Но есть нечто, слегка омрачающее это счастье, вроде единственного облачка в бескрайнем майском небе. Молодые живут у родителей жены. Тесть и теща — скромные и радушные люди, замечательные дедушка и бабушка, хотя еще немного конфузятся этого своего нового состояния, так как в их представлении они еще и сами почти молоды, им едва за сорок. Правда, Володе они, как и его собственные родители, кажутся людьми другого времени, потому что хоть и смутно, но помнят послевоенные годы, помнят житье в бараках, рукомойник с гвоздем, какие-то керогазы и примусы и валенки с галошами, помнят никогда не виданный Володей патефон, вспоминают неведомых ему певцов и певиц, какую-то Изабеллу Юрьеву, какого-то Козина, помнят какие-то оладьи из картофельных очисток и какие-то венские то ли плюшки, то ли булочки необычайной вкусноты.
Володя уважает тестя и тещу — достойных, как он считает, представителей рабочего класса. Но облачко есть. Во-первых, он очень хотел бы самостоятельно содержать свою собственную семью. Но не получается. Стипендия плюс из дому, после того как женился, присылают по сорок в месяц, но больше не могут, плюс двадцать пять — тридцать от случайных приработков. Осенью, Володя уже решил, приищет работу. Может быть, даже перейдет на заочное. Но пока что молодую семью кормят тесть, токарь высокой квалификации, и теща, сборщица радиоаппаратуры. Тесть получает — «выпиливает», как он говорит,— больше трехсот, теща — под двести. Нет, не попрекают, но иной раз вырывается само собой. Тесть подарил Володе куртку. Володя обижать отказом не стал, но твердо потребовал больше ему ничего не покупать. «Одеваться буду на свои». «Какие они — твои...» — вздохнула теща, и вздох этот отправился в то самое облачко, чуть его подсгустив.

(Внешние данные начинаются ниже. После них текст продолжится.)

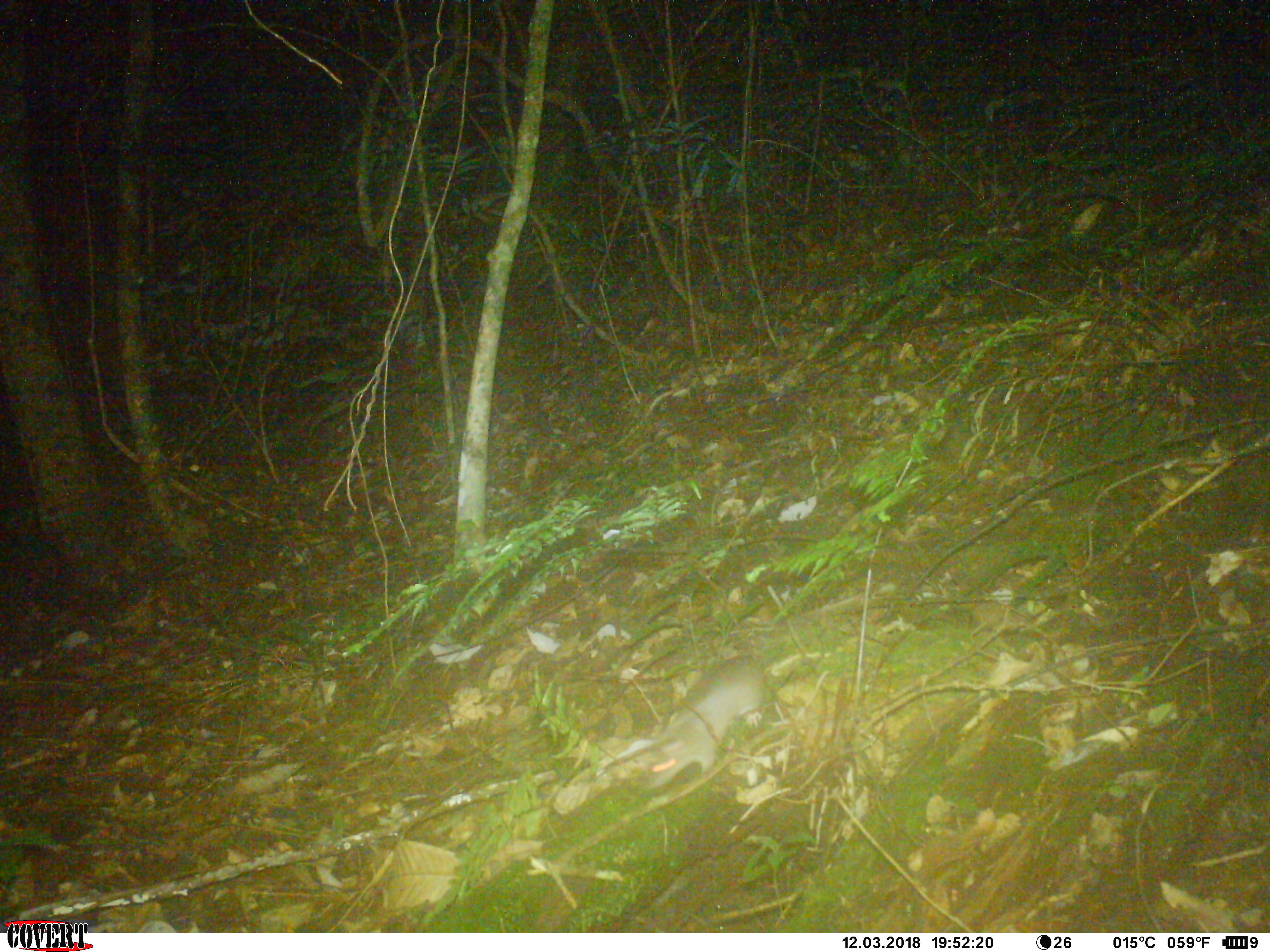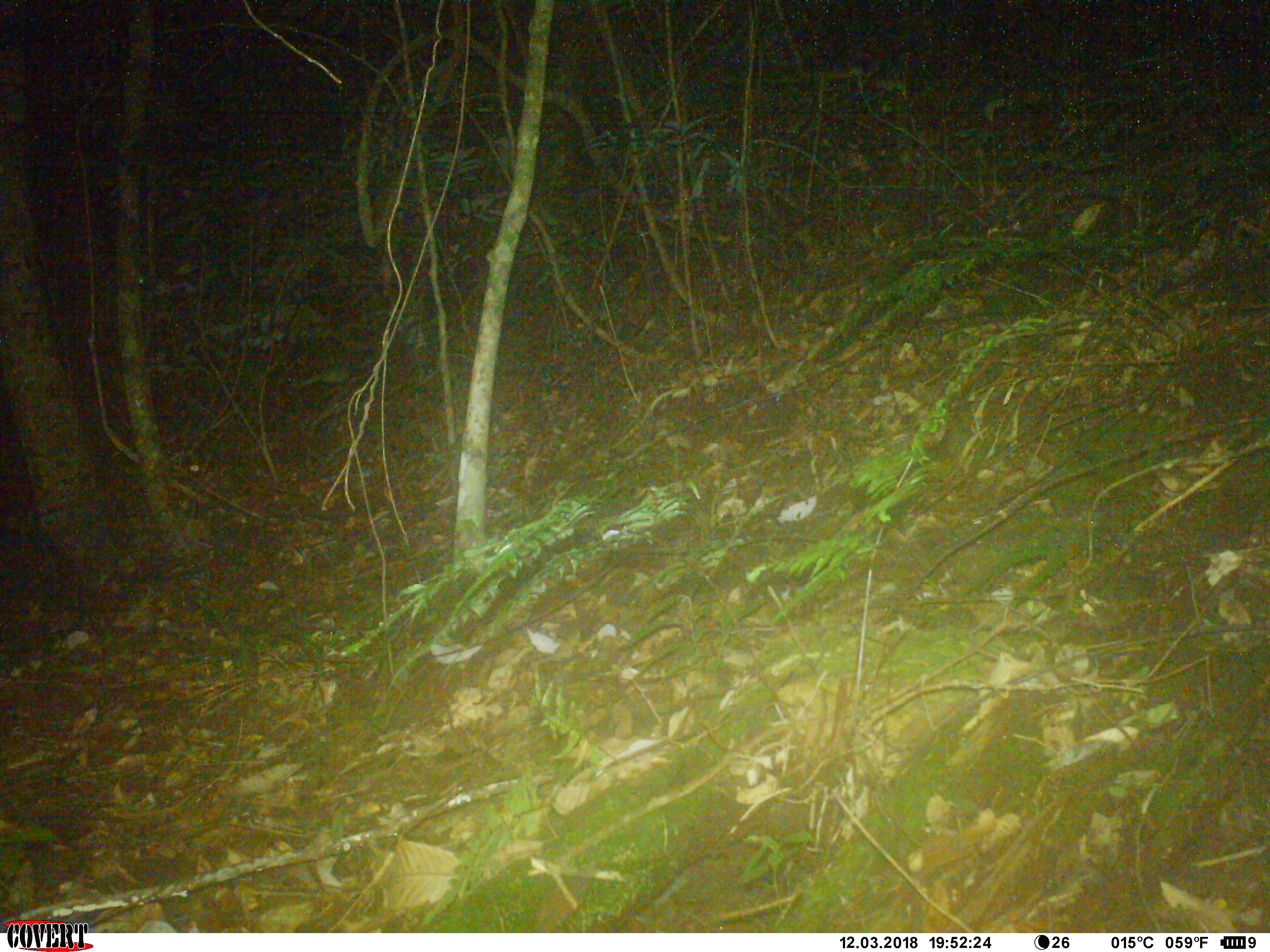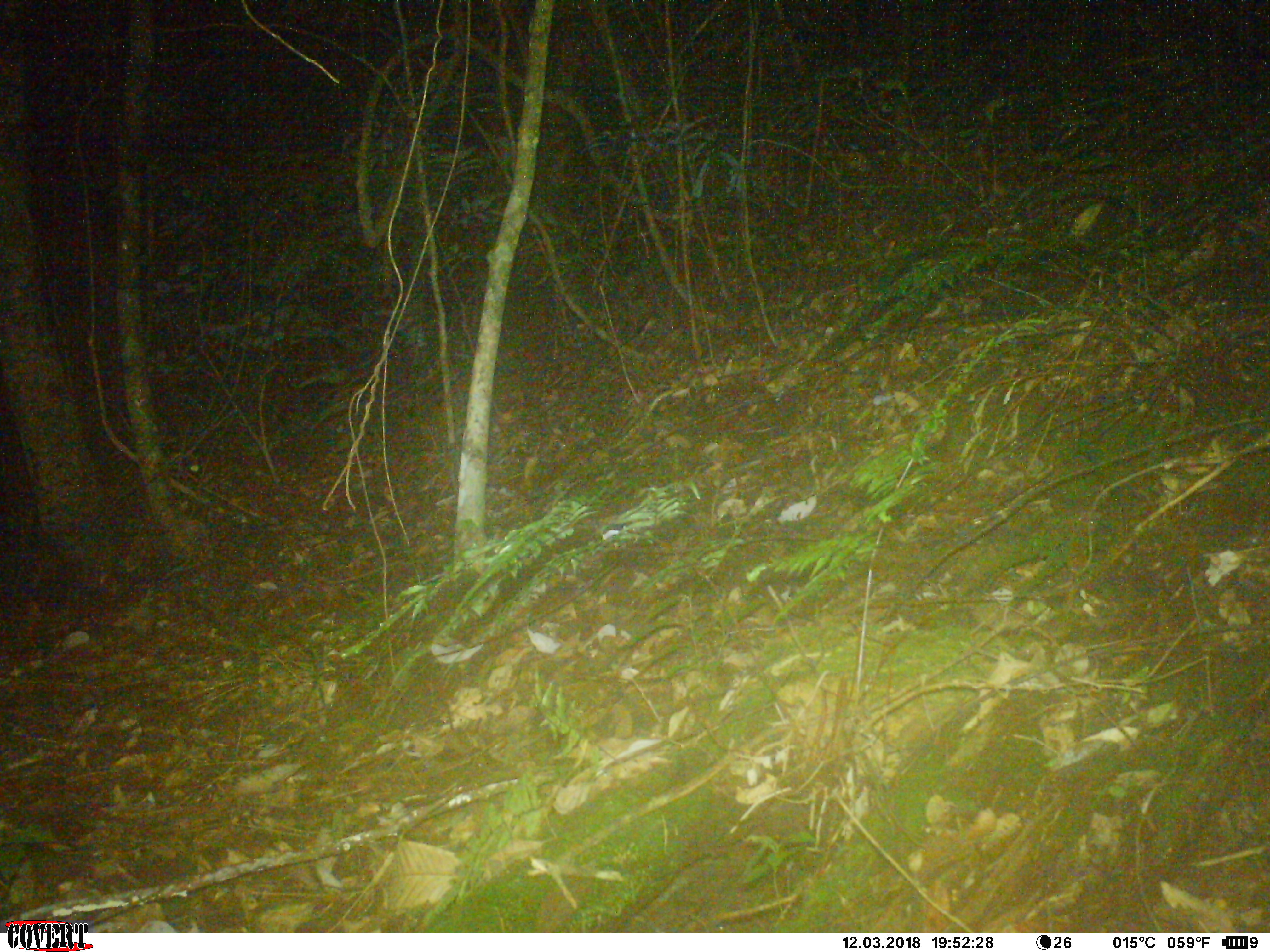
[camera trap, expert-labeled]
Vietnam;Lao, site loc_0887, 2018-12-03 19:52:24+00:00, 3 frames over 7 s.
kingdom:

Самое же темное место в облачке, посылающее довольно уже мрачноватую тень, сгустилось оттого, что тесть и теща привержены самому, как полагает Володя, позорному явлению наших дней, главной нашей общественной язве — «вещизму». В доме два ковра, оба не на полу, где в них имелся бы все-таки смысл,— нет, пол застлан пестрыми домоткаными дорожками, а коврывисят на стенах. Есть хрусталь, которымникогда не пользуются. У дочери, Володиной жены, есть джинсы и даже дубленка. У Володи джинсов нет, и ему не надо. Он и в группе, разглядывая однокашников, ребят и девчат, наряженных в «фирму», вслух выражает недоумение. Он считает, будущим журналистам это не к лицу. В ответ над ним подтрунивают, называют «человеком двадцатых годов». А один ехидный оппонент как-то сказал: «Программу «Время» смотришь? А «Международную панораму»? Так ты приглядись, как зарубежные собкоры нашего телевидения одеты. Какие куртки. Рубашечки. А очки?» — «Так они же там годами живут,— нашелся Володя.— Что там продают, в то и одеваются. А ты живешь в рабочем городе. И «фирму» эту покупаешь не в магазинах, а сам знаешь у кого. У того, кого потом в своих же статьях разоблачать будешь. Как же ты это уравновесишь?» — «А я сначала себя разоблачу,— сострил оппонент.— Перед тем как за статью сесть, сниму «фирму», надену робу». Беспокоят, очень беспокоят Володю такие однокашники, но беспокоят и тесть с тещей, достойные, казалось бы, представители.
На своей свадьбе он, помнится, был приятно удивлен наличием деликатесов, как-то: балык, копченая колбаса. И даже каждому гостю предназначалось по бутерброду с черной и красной икрой. Что-то древнее на тему «Знай наших!» шевельнулось в Володе, и он, захмелев с непривычки, говорил гостям, подражая ка- кому-то киноартисту: «А вот икорочки, икорочки не забудьте... Рекомендую!» Но вскоре после свадьбы поинтересовался, откуда все это взялось. Оказалось, тесть сходил к другу детства, Павлику некоему, директору продовольственного магазина. Так и сказал: «Сходил уж по такому случаю. Уломал гордость. Павлик, конечно, дал».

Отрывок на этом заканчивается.